Tuesday, September 30, 2014

Laughing at the Status Quo

            Humor has often been used as a tool for highlighting incongruities in the status quo. When the underdog pokes at the party in power, we laugh; when the powerful stab at the weak, we cringe. This dynamic is especially helpful and effective in discussions of colonization. Imperial European colonization of indigenous peoples has destroyed many livelihoods and nations, leaving the original inhabitants without land and, often, without recognized identity. The stories of King, Kasaipwalova and Grace take some action to reassert that ownership of the land and of the national identity, and they do it largely through humor directed at the oppressing power.
            King’s story, “Borders,” deals largely with this issue of displacement in the colonized world. The mother here refuses to give up her Blackfoot heritage by identifying herself in terms of the arbitrary borders of the United States and Canada. She obviously knows on which side she lives, but she will not recognize the right of the border patrol to classify her as such. She is a citizen of the Blackfoot nation, and only of the Blackfoot nation. Her small act of civil disobedience draws media attention and forces those in power on the border to question their insistence that she declare herself.
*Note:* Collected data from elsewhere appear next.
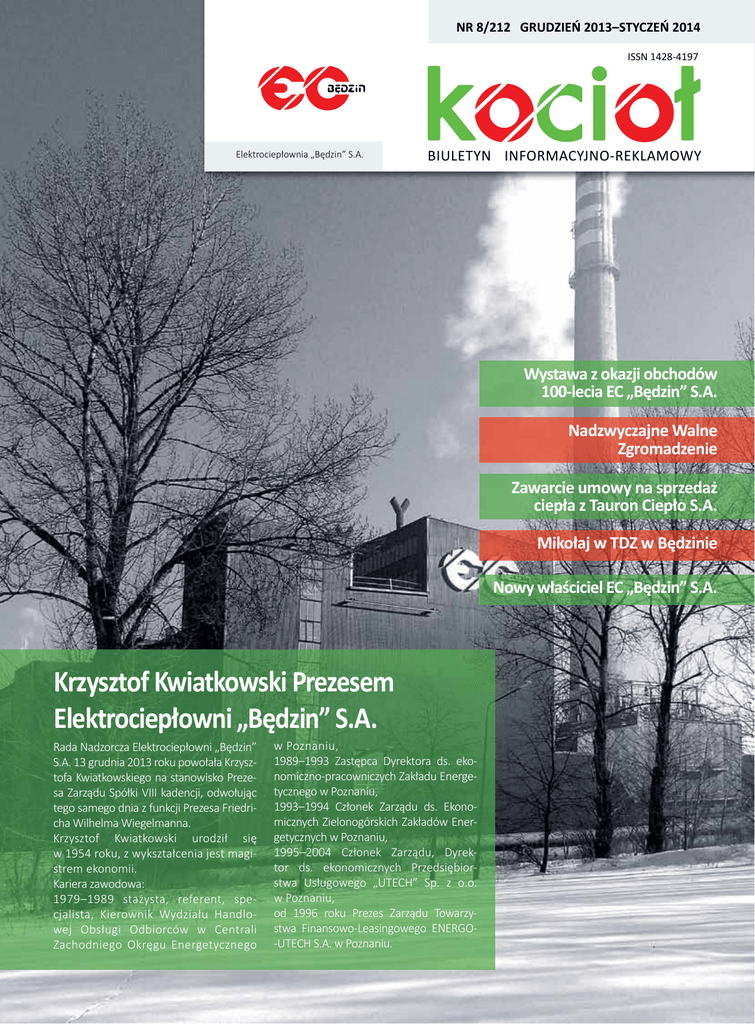 NR 8/212 GRUDZIEŃ 2013–STYCZEŃ 2014

ISSN 1428-4197

EC BĘDZIN

Elektrociepłownia „Będzin" S.A.

kocioł

BIULETYN INFORMACYJNO-REKLAMOWY

Wystawa z okazji obchodów 100-lecia EC „Będzin" S.A.

Nadzwyczajne Walne Zgromadzenie

Zawarcie umowy na sprzedaż ciepła z Tauron Ciepło S.A.

Mikołaj w TDZ w Będzinie

Nowy właściciel EC „Będzin" S.A.

Krzysztof Kwiatkowski Prezesem Elektrociepłowni „Będzin" S.A.

Rada Nadzorcza Elektrociepłowni „Będzin" S.A. 13 grudnia 2013 roku powołała Krzysztofa Kwiatkowskiego na stanowisko Prezesa Zarządu Spółki VIII kadencji, odwołując tego samego dnia z funkcji Prezesa Friedricha Wilhelma Wiegelmanna.

Krzysztof Kwiatkowski urodził się w 1954 roku, z wykształcenia jest magistrem ekonomii.

Kariera zawodowa:

1979–1989 stażysta, referent, specjalista, Kierownik Wydziału Handlowej Obsługi Odbiorców w Centrali Zachodniego Okręgu Energetycznego w Poznaniu,

1989–1993 Zastępca Dyrektora ds. ekonomiczno-pracowniczych Zakładu Energetycznego w Poznaniu,

1993–1994 Członek Zarządu ds. Ekonomicznych Zielonogórskich Zakładów Energetycznych w Poznaniu,

1995–2004 Członek Zarządu, Dyrektor ds. ekonomicznych Przedsiębiorstwa Usługowego „UTECH" Sp. z o.o. w Poznaniu,

od 1996 roku Prezes Zarządu Towarzystwa Finansowo-Leasingowego ENERGO-UTECH S.A. w Poznaniu.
            “Betel Nut is Bad Magic for Aeroplanes,” by John Kasaipwalova, also portrays an act of civil disobedience, executed by the oppressed against the oppressor. The university student narrating the tale chooses to use his native dialect when recounting the events, but his words to the authority are in perfect standard English. He does not conform to the laws or customs of the new regime, except when helpful to his cause. He uses his mastery of their language to flummox the police, who are described with lower-than-average mental capacity and higher-than-average lust for power. By not adhering to any arbitrary whim of the police, he causes both those in power and those oppressed to question the laws and the ownership of the nation. He announces, in hearing of the crowd that this is “[a]lways like you white racists. Each time you know you or wrong or want to bully us black people, you have to use the police on us” (616).  These incendiary words suggest that the power here comes only from force, and not from any admirable source. By drawing attention to this phenomenon, and thus drawing the support of all the angered onlookers, the student beats the weapon-laden police at their own game.
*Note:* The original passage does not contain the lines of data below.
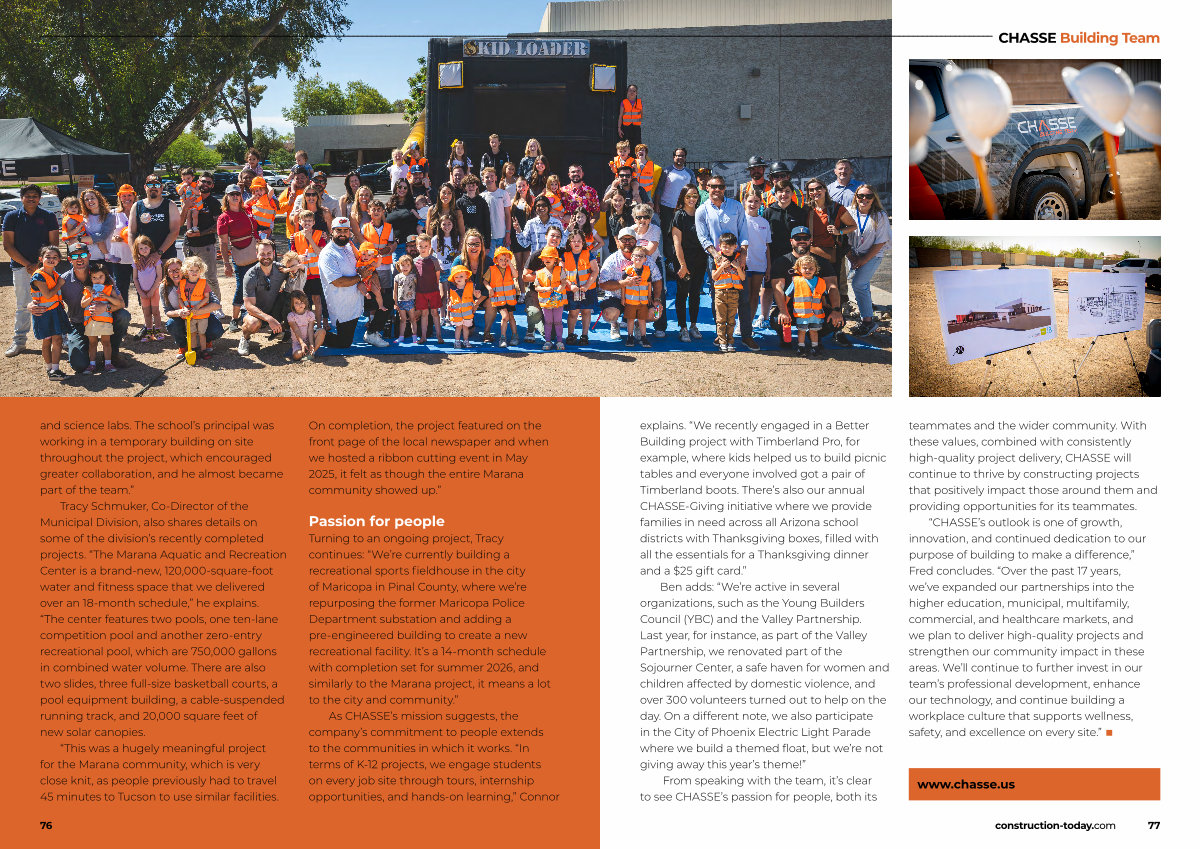 CHASSE Building Team

SKID LOADER

CHASSE

and science labs. The school's principal was working in a temporary building on site throughout the project, which encouraged greater collaboration, and he almost became part of the team."

Tracy Schmuker, Co-Director of the Municipal Division, also shares details on some of the division's recently completed projects. "The Marana Aquatic and Recreation Center is a brand-new, 120,000-square-foot water and fitness space that we delivered over an 18-month schedule," he explains. "The center features two pools, one ten-lane competition pool and another zero-entry recreational pool, which are 750,000 gallons in combined water volume. There are also two slides, three full-size basketball courts, a pool equipment building, a cable-suspended running track, and 20,000 square feet of new solar canopies.

"This was a hugely meaningful project for the Marana community, which is very close knit, as people previously had to travel 45 minutes to Tucson to use similar facilities. On completion, the project featured on the front page of the local newspaper and when we hosted a ribbon cutting event in May 2025, it felt as though the entire Marana community showed up."

Passion for people

Turning to an ongoing project, Tracy continues: "We're currently building a recreational sports fieldhouse in the city of Maricopa in Pinal County, where we're repurposing the former Maricopa Police Department substation and adding a pre-engineered building to create a new recreational facility. It's a 14-month schedule with completion set for summer 2026, and similarly to the Marana project, it means a lot to the city and community."

As CHASSE's mission suggests, the company's commitment to people extends to the communities in which it works. "In terms of K-12 projects, we engage students on every job site through tours, internship opportunities, and hands-on learning," Connor explains. "We recently engaged in a Better Building project with Timberland Pro, for example, where kids helped us to build picnic tables and everyone involved got a pair of Timberland boots. There's also our annual CHASSE-Giving initiative where we provide families in need across all Arizona school districts with Thanksgiving boxes, filled with all the essentials for a Thanksgiving dinner and a $25 gift card."

Ben adds: "We're active in several organizations, such as the Young Builders Council (YBC) and the Valley Partnership. Last year, for instance, as part of the Valley Partnership, we renovated part of the Sojourner Center, a safe haven for women and children affected by domestic violence, and over 300 volunteers turned out to help on the day. On a different note, we also participate in the City of Phoenix Electric Light Parade where we build a themed float, but we're not giving away this year's theme!"

From speaking with the team, it's clear to see CHASSE's passion for people, both its teammates and the wider community. With these values, combined with consistently high-quality project delivery, CHASSE will continue to thrive by constructing projects that positively impact those around them and providing opportunities for its teammates.

"CHASSE's outlook is one of growth, innovation, and continued dedication to our purpose of building to make a difference," Fred concludes. "Over the past 17 years, we've expanded our partnerships into the higher education, municipal, multifamily, commercial, and healthcare markets, and we plan to deliver high-quality projects and strengthen our community impact in these areas. We'll continue to further invest in our team's professional development, enhance our technology, and continue building a workplace culture that supports wellness, safety, and excellence on every site." ■

www.chasse.us

76

construction-today.com 77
            Patricia Grace raises a similar incongruity in “Ngati Kangaru.” When her characters take over the vacation homes of foreign holidaymakers, they do so without legal permission of any kind. They bolster the communities by placing yearlong inhabitants and they return thousands of families to their native land at negligible cost. When the holidaymakers return to find their homes occupied, the local businesses and most people who address this topic side with the indigenous, interloping inhabitants. This raises questions about the status quo and forces us to wonder who is imposing on whom in this situation.

            All three of these tales address issues of colonization, displacement and power dynamics. By refusing to submit to the legal proceedings of the oppressing power, the indigenous people are able to assert their own identity. When they are laughing at the parties in power, they are winning.